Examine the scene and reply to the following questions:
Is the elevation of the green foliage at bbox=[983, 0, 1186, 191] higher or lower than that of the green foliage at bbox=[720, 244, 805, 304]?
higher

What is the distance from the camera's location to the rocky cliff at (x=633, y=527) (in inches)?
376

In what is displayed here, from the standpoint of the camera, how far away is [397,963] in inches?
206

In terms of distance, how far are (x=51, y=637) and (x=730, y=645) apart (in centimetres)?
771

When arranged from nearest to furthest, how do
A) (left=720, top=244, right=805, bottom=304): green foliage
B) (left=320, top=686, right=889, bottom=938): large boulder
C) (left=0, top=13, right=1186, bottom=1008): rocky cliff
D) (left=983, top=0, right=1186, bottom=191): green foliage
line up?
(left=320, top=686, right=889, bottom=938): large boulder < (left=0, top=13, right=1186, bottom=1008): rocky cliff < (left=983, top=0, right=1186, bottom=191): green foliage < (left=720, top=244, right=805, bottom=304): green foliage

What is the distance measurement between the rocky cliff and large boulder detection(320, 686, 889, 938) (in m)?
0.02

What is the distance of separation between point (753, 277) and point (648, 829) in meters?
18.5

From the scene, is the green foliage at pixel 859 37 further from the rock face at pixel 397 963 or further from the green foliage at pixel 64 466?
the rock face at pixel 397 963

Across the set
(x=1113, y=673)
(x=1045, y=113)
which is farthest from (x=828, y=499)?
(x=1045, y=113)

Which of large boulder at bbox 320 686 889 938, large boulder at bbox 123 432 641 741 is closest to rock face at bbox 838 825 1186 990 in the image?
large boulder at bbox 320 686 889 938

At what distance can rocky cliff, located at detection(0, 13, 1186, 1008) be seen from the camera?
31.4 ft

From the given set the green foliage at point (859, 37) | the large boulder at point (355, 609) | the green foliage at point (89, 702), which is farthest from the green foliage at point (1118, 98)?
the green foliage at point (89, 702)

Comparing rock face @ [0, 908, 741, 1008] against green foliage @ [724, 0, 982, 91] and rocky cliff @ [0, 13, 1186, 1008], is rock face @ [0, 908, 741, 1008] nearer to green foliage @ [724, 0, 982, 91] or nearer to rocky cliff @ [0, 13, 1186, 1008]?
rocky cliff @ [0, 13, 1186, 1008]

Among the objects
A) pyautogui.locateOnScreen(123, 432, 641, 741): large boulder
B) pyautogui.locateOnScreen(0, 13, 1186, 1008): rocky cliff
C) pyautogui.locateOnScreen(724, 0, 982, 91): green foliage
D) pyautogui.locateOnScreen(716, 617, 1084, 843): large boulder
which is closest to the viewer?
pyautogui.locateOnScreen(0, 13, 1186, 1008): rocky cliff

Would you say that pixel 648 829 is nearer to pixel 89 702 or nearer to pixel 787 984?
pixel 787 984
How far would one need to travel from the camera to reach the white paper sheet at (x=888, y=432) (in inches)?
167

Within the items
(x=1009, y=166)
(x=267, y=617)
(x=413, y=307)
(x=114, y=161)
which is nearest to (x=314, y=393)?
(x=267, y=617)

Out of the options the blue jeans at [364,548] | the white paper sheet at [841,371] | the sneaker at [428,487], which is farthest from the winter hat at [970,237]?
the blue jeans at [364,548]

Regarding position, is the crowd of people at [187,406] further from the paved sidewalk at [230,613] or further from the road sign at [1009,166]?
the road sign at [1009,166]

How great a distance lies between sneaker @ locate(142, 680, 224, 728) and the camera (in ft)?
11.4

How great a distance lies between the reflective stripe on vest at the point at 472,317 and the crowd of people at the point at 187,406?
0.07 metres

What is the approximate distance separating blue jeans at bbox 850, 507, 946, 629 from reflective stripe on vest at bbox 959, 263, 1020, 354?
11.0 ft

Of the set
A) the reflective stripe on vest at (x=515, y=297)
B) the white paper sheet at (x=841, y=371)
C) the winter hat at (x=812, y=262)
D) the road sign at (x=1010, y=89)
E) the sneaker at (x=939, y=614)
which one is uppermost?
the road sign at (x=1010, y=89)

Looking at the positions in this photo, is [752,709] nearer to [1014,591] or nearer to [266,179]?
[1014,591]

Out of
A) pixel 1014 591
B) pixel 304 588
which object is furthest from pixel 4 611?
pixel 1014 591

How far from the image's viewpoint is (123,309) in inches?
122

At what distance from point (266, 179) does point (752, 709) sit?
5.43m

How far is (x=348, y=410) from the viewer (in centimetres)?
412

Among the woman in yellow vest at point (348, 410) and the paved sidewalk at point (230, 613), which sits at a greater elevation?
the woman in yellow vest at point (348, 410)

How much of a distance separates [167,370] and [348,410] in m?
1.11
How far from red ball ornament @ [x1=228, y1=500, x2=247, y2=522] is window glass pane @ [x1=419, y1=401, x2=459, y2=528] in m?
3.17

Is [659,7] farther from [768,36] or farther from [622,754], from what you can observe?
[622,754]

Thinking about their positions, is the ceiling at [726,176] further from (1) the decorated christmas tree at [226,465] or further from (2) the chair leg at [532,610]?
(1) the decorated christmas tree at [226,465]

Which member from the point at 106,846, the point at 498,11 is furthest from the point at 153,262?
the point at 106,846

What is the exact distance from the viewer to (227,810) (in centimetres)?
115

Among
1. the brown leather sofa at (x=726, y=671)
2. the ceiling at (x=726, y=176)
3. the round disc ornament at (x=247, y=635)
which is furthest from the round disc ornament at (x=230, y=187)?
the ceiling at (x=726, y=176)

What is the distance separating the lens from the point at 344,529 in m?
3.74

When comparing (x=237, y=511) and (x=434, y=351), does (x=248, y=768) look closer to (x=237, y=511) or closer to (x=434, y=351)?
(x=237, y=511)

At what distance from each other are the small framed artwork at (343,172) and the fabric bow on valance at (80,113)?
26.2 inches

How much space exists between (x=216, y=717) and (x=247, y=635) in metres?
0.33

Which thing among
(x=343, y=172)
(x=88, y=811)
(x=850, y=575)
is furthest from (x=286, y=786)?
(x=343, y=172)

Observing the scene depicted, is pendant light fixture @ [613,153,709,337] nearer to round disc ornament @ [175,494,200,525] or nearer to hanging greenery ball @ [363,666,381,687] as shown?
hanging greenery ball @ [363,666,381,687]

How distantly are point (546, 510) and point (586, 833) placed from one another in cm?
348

-.-.-

## THE TASK:
Extract the closing run of lines, starting with the one containing "What is the exact" and ending at the last, exactly as written.

## PROBLEM SOLUTION:
What is the exact distance from the viewer to (227,810) (in centimetres)?
115

Among
1. the brown leather sofa at (x=726, y=671)
2. the ceiling at (x=726, y=176)
3. the round disc ornament at (x=247, y=635)
which is furthest from the round disc ornament at (x=230, y=187)?
the ceiling at (x=726, y=176)

What is the distance separating the lens from the point at 344,529 in m?
3.74

When comparing (x=237, y=511) and (x=434, y=351), does (x=248, y=768) look closer to (x=237, y=511) or closer to (x=434, y=351)?
(x=237, y=511)

At what distance from each other are the small framed artwork at (343,172) and the fabric bow on valance at (80,113)?
26.2 inches

How much space exists between (x=216, y=717) and (x=247, y=635) in metres?
0.33

Which thing among
(x=343, y=172)
(x=88, y=811)
(x=850, y=575)
is furthest from (x=286, y=786)?
(x=343, y=172)

Observing the scene depicted, is pendant light fixture @ [613,153,709,337] nearer to round disc ornament @ [175,494,200,525] or nearer to hanging greenery ball @ [363,666,381,687] as shown?
hanging greenery ball @ [363,666,381,687]

How distantly are point (546, 510) and point (586, 833) placed from one another in cm?
348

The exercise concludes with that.